An 1822 edition of the Annual Register also reports the rumors, stating:
“Various and contradictory accounts have of late been given of an occurrence sufficiently disastrous. It was announced at first as connected with circumstances of peculiar and atrocious guilt involving the seduction and pregnancy of two sisters, nobly related, by an individual of noble family also, who, upon detection, immediately blew his brains out. Next it was said, that only one of the sisters had fallen a victim to his arts, and that the seducer had poisoned himself.”
The Annual Register goes on to produce a letter from the English consul at Genoa, which asserts that “neither pistol nor poison was employed” and that Aston did, in fact, die of apoplexy the day after Lady Oxford thwarted his elopement with her daughter. Aston’s body was embalmed and sealed in lead in preparation for shipment back to England, where he had expressed a wish to be buried.
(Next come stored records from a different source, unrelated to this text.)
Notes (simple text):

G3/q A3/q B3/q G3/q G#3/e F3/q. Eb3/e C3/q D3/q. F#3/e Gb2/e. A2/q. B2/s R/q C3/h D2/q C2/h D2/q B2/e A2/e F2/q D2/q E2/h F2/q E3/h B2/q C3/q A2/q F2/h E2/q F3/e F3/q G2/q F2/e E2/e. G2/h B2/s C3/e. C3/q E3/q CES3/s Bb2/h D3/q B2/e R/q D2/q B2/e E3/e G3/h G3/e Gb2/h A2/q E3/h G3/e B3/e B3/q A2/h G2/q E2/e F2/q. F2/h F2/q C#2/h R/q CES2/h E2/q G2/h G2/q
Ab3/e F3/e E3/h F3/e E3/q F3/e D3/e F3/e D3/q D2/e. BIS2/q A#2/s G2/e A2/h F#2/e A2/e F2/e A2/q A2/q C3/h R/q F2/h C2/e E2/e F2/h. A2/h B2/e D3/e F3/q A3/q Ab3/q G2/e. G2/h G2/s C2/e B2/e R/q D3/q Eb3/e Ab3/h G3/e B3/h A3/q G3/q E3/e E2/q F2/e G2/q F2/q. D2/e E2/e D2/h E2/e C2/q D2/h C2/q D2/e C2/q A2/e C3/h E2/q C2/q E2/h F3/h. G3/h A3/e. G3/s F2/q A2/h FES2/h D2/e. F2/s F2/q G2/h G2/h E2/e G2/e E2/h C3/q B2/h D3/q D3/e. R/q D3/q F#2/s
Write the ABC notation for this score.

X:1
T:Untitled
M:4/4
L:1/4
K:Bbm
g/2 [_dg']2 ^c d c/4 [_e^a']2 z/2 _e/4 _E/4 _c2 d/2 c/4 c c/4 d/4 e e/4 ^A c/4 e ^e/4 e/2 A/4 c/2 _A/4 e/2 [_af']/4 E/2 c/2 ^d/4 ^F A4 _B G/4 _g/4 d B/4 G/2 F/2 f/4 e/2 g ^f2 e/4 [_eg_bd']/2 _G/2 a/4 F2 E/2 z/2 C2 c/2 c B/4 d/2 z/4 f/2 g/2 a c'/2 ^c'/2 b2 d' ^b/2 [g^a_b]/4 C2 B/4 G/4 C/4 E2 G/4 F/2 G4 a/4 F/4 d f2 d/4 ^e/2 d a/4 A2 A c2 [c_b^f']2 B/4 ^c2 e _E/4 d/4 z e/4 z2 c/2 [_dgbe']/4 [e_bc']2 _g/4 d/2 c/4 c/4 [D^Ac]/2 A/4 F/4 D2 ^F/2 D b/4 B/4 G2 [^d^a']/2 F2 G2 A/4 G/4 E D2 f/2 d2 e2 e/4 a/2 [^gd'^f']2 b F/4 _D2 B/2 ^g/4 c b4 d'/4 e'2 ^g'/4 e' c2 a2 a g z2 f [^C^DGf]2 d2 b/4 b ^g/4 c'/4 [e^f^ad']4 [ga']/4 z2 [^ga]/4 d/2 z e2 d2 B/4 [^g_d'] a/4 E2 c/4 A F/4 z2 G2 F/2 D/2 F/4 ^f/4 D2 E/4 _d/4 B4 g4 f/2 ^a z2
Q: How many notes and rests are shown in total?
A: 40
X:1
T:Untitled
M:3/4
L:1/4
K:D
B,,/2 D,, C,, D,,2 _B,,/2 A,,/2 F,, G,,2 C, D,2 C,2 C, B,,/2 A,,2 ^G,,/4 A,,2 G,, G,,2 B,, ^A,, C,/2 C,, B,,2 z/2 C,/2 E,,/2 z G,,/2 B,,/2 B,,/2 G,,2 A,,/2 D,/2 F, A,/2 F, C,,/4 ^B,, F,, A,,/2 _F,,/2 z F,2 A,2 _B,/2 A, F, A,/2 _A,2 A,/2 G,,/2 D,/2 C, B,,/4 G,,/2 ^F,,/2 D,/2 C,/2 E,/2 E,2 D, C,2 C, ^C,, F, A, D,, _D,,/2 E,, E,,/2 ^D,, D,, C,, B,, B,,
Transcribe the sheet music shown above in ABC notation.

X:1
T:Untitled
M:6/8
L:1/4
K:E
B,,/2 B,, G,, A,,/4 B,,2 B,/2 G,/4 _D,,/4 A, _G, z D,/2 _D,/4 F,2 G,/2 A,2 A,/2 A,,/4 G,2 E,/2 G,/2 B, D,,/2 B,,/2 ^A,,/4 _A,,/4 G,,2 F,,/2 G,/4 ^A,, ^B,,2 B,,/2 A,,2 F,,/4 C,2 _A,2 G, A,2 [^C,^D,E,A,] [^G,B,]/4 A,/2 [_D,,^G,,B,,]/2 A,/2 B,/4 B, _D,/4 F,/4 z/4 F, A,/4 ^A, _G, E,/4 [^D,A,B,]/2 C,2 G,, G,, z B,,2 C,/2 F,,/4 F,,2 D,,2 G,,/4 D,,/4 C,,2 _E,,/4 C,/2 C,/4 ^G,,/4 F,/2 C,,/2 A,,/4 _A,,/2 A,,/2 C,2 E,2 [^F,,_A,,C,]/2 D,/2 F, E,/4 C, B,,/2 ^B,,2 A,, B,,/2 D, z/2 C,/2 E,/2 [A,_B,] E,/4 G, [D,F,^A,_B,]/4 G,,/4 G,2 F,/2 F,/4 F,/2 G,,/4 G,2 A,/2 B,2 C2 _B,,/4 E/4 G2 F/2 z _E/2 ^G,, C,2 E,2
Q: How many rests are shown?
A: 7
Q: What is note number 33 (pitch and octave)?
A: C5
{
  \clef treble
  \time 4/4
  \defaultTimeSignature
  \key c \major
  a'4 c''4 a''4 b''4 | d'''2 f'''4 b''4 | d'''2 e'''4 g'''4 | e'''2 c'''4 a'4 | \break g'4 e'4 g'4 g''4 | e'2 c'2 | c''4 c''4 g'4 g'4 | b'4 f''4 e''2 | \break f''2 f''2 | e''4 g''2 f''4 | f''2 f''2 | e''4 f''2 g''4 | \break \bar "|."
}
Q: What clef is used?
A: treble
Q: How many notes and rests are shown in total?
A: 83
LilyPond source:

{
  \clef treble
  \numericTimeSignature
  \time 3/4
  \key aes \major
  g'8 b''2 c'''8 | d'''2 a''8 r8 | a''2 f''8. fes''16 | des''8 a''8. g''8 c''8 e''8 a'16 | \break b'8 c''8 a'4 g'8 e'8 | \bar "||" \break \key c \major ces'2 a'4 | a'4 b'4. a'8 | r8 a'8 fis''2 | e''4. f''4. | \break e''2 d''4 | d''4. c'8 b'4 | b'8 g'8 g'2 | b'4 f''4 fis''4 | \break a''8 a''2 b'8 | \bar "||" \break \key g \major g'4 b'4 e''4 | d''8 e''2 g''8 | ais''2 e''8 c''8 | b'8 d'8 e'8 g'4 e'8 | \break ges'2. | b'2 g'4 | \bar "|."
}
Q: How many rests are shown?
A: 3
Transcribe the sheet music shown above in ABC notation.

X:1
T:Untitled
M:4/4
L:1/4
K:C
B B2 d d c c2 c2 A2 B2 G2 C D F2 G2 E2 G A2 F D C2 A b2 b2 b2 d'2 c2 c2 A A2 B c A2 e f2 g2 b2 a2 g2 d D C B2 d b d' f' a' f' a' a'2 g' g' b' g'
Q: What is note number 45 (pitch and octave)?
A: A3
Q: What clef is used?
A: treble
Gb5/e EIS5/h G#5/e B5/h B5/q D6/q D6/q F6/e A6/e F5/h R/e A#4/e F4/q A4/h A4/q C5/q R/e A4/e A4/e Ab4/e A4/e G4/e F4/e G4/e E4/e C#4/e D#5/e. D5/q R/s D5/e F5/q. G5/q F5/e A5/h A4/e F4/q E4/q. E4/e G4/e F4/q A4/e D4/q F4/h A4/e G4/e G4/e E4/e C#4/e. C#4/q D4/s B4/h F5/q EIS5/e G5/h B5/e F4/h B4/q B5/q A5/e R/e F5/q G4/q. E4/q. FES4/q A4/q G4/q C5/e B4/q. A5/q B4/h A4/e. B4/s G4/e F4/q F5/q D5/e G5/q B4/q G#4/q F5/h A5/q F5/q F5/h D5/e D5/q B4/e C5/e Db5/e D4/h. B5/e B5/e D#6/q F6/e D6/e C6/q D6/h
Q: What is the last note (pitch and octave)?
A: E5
Summing up his life and death, an 1821 edition of John Bull titles the whole a “Melancholy Affair,” writing:
“Few things have occurred which have more deeply interested us than the dreadful death of Mr. Harvey Aston.—It seems as if a fate hung over the name—and we grieve, if possible, the more, because we dare not lament him who is gone.”
At the time of the trial, Mrs. Aston had left the family home and was living in a street near Manchester Square. There is little information to be found on what became of her after the trial. What I can tell you is that after the requisite mourning period for Mr. Aston, Mrs. Aston did remarry. A May 13, 1823 edition of the Chester Courant reports that she was married at Paris to a Russian nobleman named Baron Peggenfohl.
Captain Edward Elliot
Despite a broken heart and a forced removal to foreign shores, Edward Elliot had what is, perhaps, the happiest ending to this scandalous story. He married Isabella Hardie, daughter of Commander Hardie, and together they had several children, one of whom grew up to distinguish himself in the Indian government.
Edward Elliot lived a long life, presumably in India. He died in 1866 at the age of seventy.
A Few Final Thoughts…
This story was a series of historical puzzle pieces, the first of which I found quite by chance while researching another topic in a newspaper archive. Each newspaper, magazine, and journal reference provided another piece of the puzzle. You can imagine how thrilled I was as connections to Wellington, Waterloo, James Scarlett, Lord Byron, and Lady Charlotte “Ianthe” Harley were all revealed tiny piece by tiny piece. Of course, there is always more to know. I may yet discover what became of Margarita Aston and the Aston children. If and when I do, I will add a postscript to this article.